## The problem
Translate this sentence from the trigonometry thread below into Spanish: "What is the exact value of cos (67.5°)?"

## Reading passage

== == ==

Question

What is the exact value of cos (67.5°)?

Answer 1

first off, make sure you have a Unit Circle, if you don't do get one, you'll need it, you can find many online.

let's double up 67.5°, that way we can use the half-angle identity for the cosine of it, so hmmm twice 67.5 is simply 135°, keeping in mind that 135° is really 90° + 45°, and that whilst 135° is on the 2nd Quadrant and its cosine is negative 67.5° is on the 1st Quadrant where cosine is positive, so

$cos(\alpha + \beta)= cos(\alpha)cos(\beta)- sin(\alpha)sin(\beta) \\\\\\ cos\left(\cfrac{\theta}{2}\right)=\pm \sqrt{\cfrac{1+cos(\theta)}{2}} \\\\[-0.35em] ~\dotfill\\\\ cos(135^o)\implies cos(90^o+45^o)\implies cos(90^o)cos(45^o)~~ - ~~sin(90^o)sin(45^o) \\\\\\ \left( 0 \right)\left( \cfrac{\sqrt{2}}{2} \right)~~ - ~~\left( 1\right)\left( \cfrac{\sqrt{2}}{2} \right)\implies -\cfrac{\sqrt{2}}{2} \\\\[-0.35em] ~\dotfill$

$cos(67.5^o)\implies cos\left( \frac{135^o}{2} \right)\implies \pm \sqrt{\cfrac{ ~~ 1-\frac{\sqrt{2} ~~ }{2}}{2}}\implies \stackrel{I~Quadrant}{+\sqrt{\cfrac{ ~~ 1-\frac{\sqrt{2} ~~ }{2}}{2}}} \\\\\\ \sqrt{\cfrac{ ~~ \frac{2-\sqrt{2}}{2} ~~ }{2}}\implies \sqrt{\cfrac{2-\sqrt{2}}{4}}\implies \cfrac{\sqrt{2-\sqrt{2}}}{\sqrt{4}}\implies \cfrac{\sqrt{2-\sqrt{2}}}{2}$

== == ==

## Data section
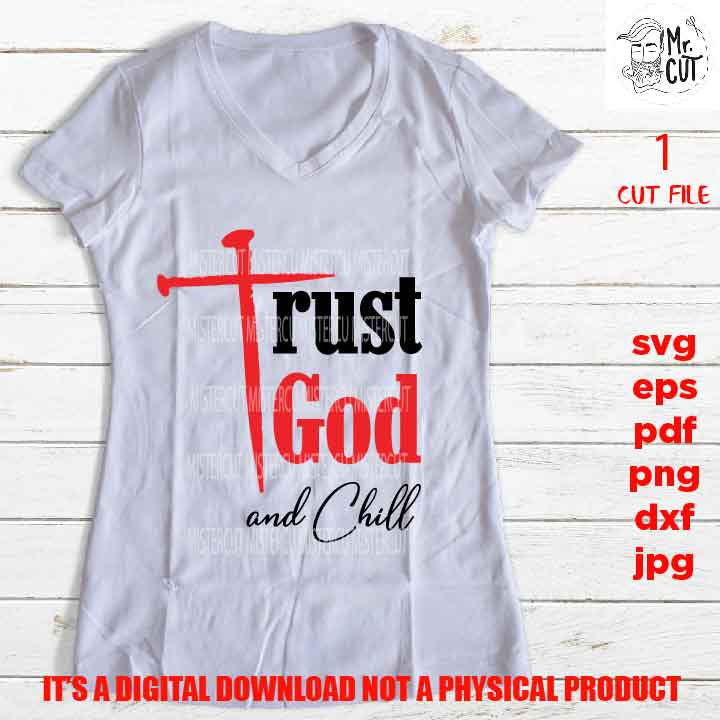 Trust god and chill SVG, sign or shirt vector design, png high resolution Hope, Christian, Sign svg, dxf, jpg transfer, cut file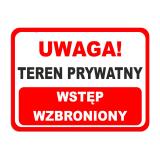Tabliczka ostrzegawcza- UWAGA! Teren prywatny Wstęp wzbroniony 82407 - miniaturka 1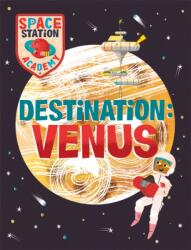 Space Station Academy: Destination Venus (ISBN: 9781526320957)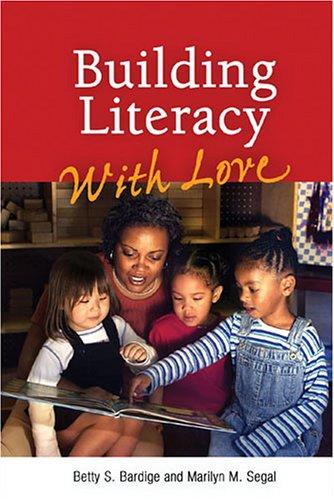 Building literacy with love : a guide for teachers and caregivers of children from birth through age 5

== == ==

## Answer for the task
¿Cuál es el valor exacto de cos (67.5°)?